Im zweiten Teil referierte Frau Leistner über Kakao. Die alten Azteken verwendeten Kakaobohnen als Zahlungsmittel. Kakao liebt Wärme und Schatten. Deshalb wird der Strauch unter Bananenstauden gepflanzt. Nach 5 Jahren erscheinen Blüten, aus denen die Schoten entstehen. Diese werden mit Macheten (Kinder verletzen sich oft dabei) halbiert und die weißen weichen Bohnen heraus gekratzt.

Es folgt das Fermentieren – eine Gärung über 4 bis 5 Tage. Danach werden die Bohnen zum Trocknen ausgebreitet und dabei braun. In Säcken kommen sie zu uns, werden geraspelt oder fein zu Pulver vermahlen.

Aus den stark fetthaltigen weißen frischen Bohnen wird Kakaobutter (wie Öl) gepresst. Weiße Schokolade besteht nur aus weißen frischen Bohnen, dunkle Schokolade aus getrockneten braunen Bohnen.

Die Elfenbeinküste ist Kakao-Lieferant Nummer 1. Jeder Vierte dort lebt vom Kakaoanbau. Die Bauern sind so arm, dass ihre Kinder keine Schule besuchen können, sondern mitarbeiten müssen, damit die Familie überleben kann. Viele der ärmsten Kinder werden laut der Referentin als Sklaven an Bauern verkauft. Sie leiden an Rückenschäden und Migräne durch die Pestizide.

Eine-Welt-Läden beziehen ihre Waren direkt von den Produzenten. Daher sind die Waren etwas teuerer als im „freien“ Handel. Dafür wird aber garantiert, dass der größte Teil des Verkaufspreises beim Erzeuger ankommt.

Während des Vortrags bot Frau Leistner den Schülerinnen und Schülern auch braune und weiße Schokolade zum Probieren an. Dieses Angebot wurde gerne angenommen.

Bei uns in der Gegend gibt es Eine-Welt-Läden in Sulzbach, Amberg, Weiden.
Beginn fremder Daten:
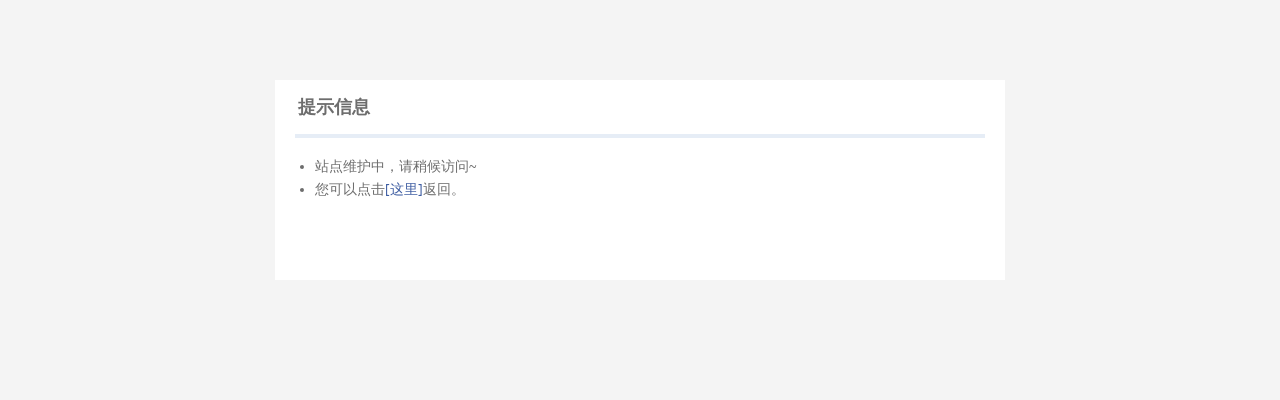

--- FILE ---
content_type: text/html; charset=UTF-8
request_url: https://ciben.nimte.ac.cn/view-19079.html
body_size: 963
content:

		<!DOCTYPE html>
		<html>
		<head>
		<meta http-equiv="Content-Type" content="text/html; charset=utf-8" />
		<title>提示</title>
		<style type="text/css">
		body{padding:0;margin:0;background:#f4f4f4;text-align:center;color:#6d6d6d;}
		a{text-decoration:none;}
		*{font-family:"微软雅黑","宋体",Aral,Tahoma;}
		#box{width:730px;height:200px;margin:80px auto;background:#fff;}
		#box h1{font-size:18px;font-weight:bold;border-bottom:4px #e6edf6 solid;padding:15px 3px;margin:10px 20px;text-align:left;}
		#box ul{padding:5px;margin:10px 30px;}
		#box ul li{list-style:outside;margin:5px;text-align:left;font-size:14px;}
		#box ul li a{color:#3e5da2;}
		#box ul li a:hover{color:#ff4c06;}
		</style>
		</head>
		<body>
		<div id="box">
			<h1>提示信息</h1>
			<ul>
				<li>站点维护中，请稍候访问~</li>
				<li>您可以点击<a href="/">[这里]</a>返回。</li>
			</ul>
		</div>
		</body>
		</html>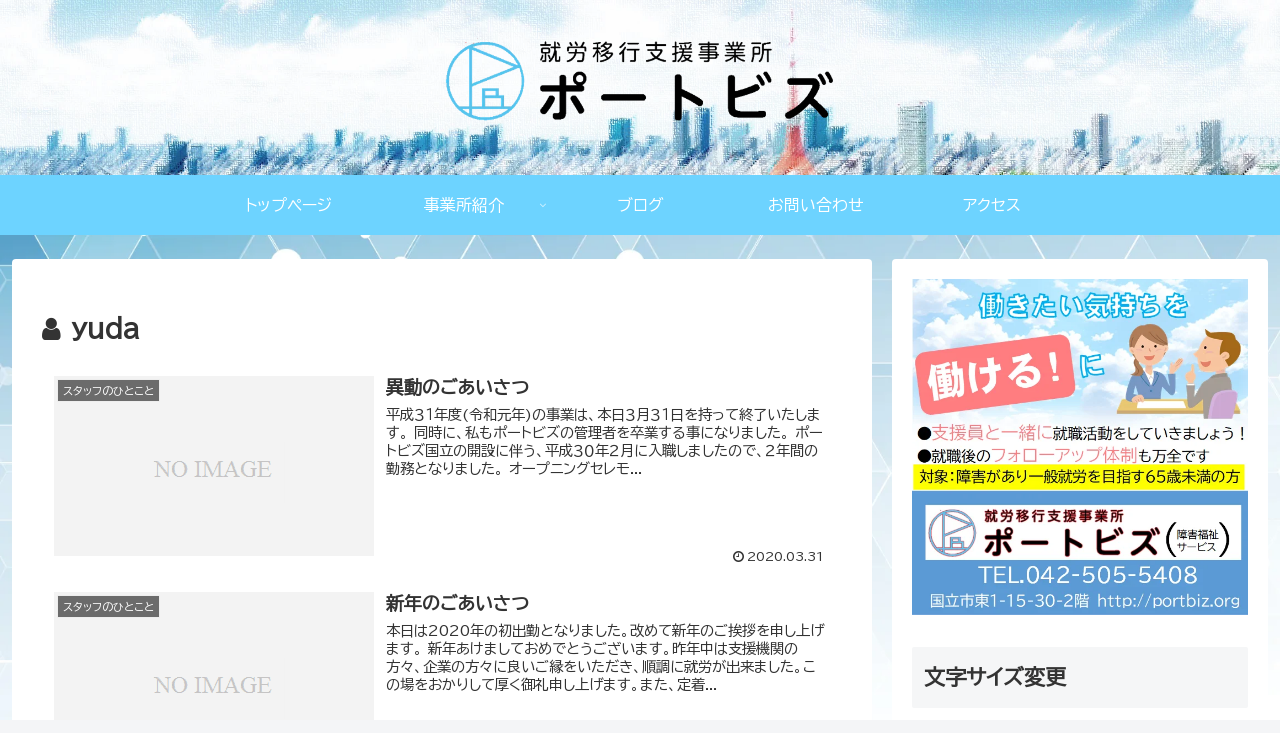

--- FILE ---
content_type: text/css
request_url: https://port-biz.org/wp-content/themes/cocoon-child-master/style.css?ver=6.9&fver=20231109020334
body_size: 456
content:
@charset "UTF-8";

/*!
Theme Name: Cocoon Child
Description: Cocoon専用の子テーマ
Theme URI: https://wp-cocoon.com/
Author: わいひら
Author URI: https://nelog.jp/
Template:   cocoon-master
Version:    1.1.3
*/

/************************************
** 子テーマ用のスタイルを書く
************************************/
/*必要ならばここにコードを書く*/
body {font-family: 'BIZ UDPGothic', sans-serif; }
/************************************
** レスポンシブデザイン用のメディアクエリ
************************************/
/*1023px以下*/
@media screen and (max-width: 1023px){
  /*必要ならばここにコードを書く*/
}
.SP_Flex_container{
		list-style: none;
}
/*834px以上*/
@media screen and (min-width: 835px){
  /*必要ならばここにコードを書く*/

	.SP_Flex_container{
    	display: flex !important;
		justify-content: center;
		
	}
}

/*834px以下*/
@media screen and (max-width: 834px){
  /*必要ならばここにコードを書く*/
	.SP_Flex_container{
    	display: block !important;
  		margin: auto !important;
	}
}

/*480px以下*/
@media screen and (max-width: 480px){
  /*必要ならばここにコードを書く*/
}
Am Hahnbacher Fronbergfest ist regelmäßig ein Stand vertreten.

Das „Fair-Trade-Siegel“ garantiert den direkten Weg vom Produzenten in den Handel. Leider wirkt es der Kinderarbeit nur zu 1% entgegen. Aber es ist zumindest ein Tropfen auf den heißen Stein – der Anfang eines besseren Weges.

Fair trade

Herzlich bedankten sich Schüler und Lehrkräfte bei Frau Leistner für den eindrucksvollen Vortrag.